++++ Provided entries
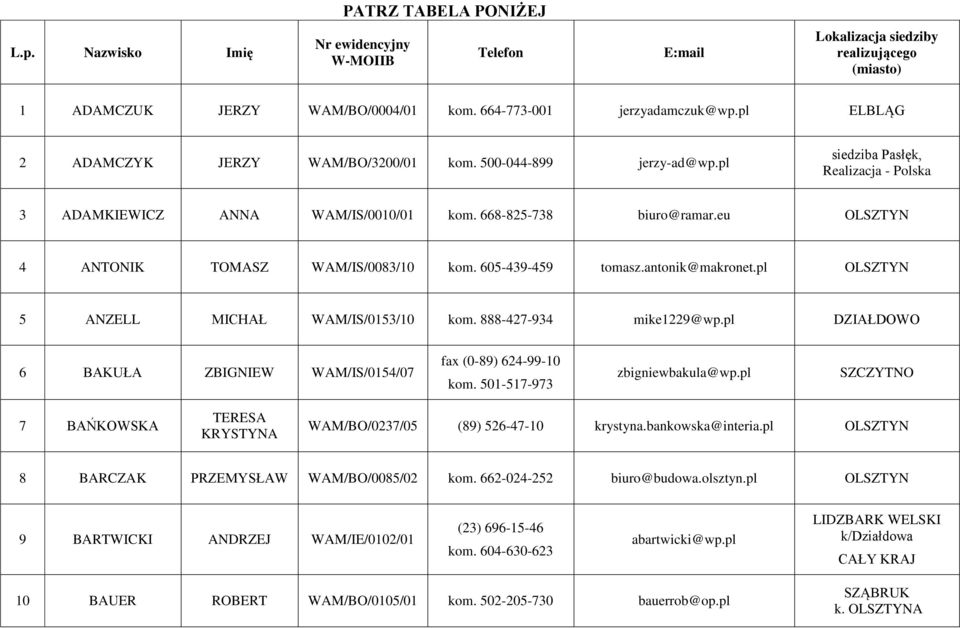 PATRZ TABELA PONIŻEJ

| L.p. | Nazwisko | Imię | Nr ewidencyjny W-MOIIB | Telefon | E:mail | Lokalizacja siedziby realizującego (miasto) |
|---|---|---|---|---|---|---|
| 1 | ADAMCZUK | JERZY | WAM/BO/0004/01 | kom. 664-773-001 | jerzyadamczuk@wp.pl | ELBLĄG |
| 2 | ADAMCZYK | JERZY | WAM/BO/3200/01 | kom. 500-044-899 | jerzy-ad@wp.pl | siedziba Pasłęk, Realizacja - Polska |
| 3 | ADAMKIEWICZ | ANNA | WAM/IS/0010/01 | kom. 668-825-738 | biuro@ramar.eu | OLSZTYN |
| 4 | ANTONIK | TOMASZ | WAM/IS/0083/10 | kom. 605-439-459 | tomasz.antonik@makronet.pl | OLSZTYN |
| 5 | ANZELL | MICHAŁ | WAM/IS/0153/10 | kom. 888-427-934 | mike1229@wp.pl | DZIAŁDOWO |
| 6 | BAKUŁA | ZBIGNIEW | WAM/IS/0154/07 | fax (0-89) 624-99-10 kom. 501-517-973 | zbigniewbakula@wp.pl | SZCZYTNO |
| 7 | BAŃKOWSKA | TERESA KRYSTYNA | WAM/BO/0237/05 | (89) 526-47-10 | krystyna.bankowska@interia.pl | OLSZTYN |
| 8 | BARCZAK | PRZEMYSŁAW | WAM/BO/0085/02 | kom. 662-024-252 | biuro@budowa.olsztyn.pl | OLSZTYN |
| 9 | BARTWICKI | ANDRZEJ | WAM/IE/0102/01 | (23) 696-15-46 kom. 604-630-623 | abartwicki@wp.pl | LIDZBARK WELSKI k/Działdowa CAŁY KRAJ |
| 10 | BAUER | ROBERT | WAM/BO/0105/01 | kom. 502-205-730 | bauerrob@op.pl | SZĄBRUK k. OLSZTYNA |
++++++++
Task instructions>
Read through the listing and copy each line in which the word "JERZY" occurs.

Completed exercise>
| 1 | ADAMCZUK | JERZY | WAM/BO/0004/01 | kom. 664-773-001 | jerzyadamczuk@wp.pl | ELBLĄG |
| 2 | ADAMCZYK | JERZY | WAM/BO/3200/01 | kom. 500-044-899 | jerzy-ad@wp.pl | siedziba Pasłęk, Realizacja - Polska |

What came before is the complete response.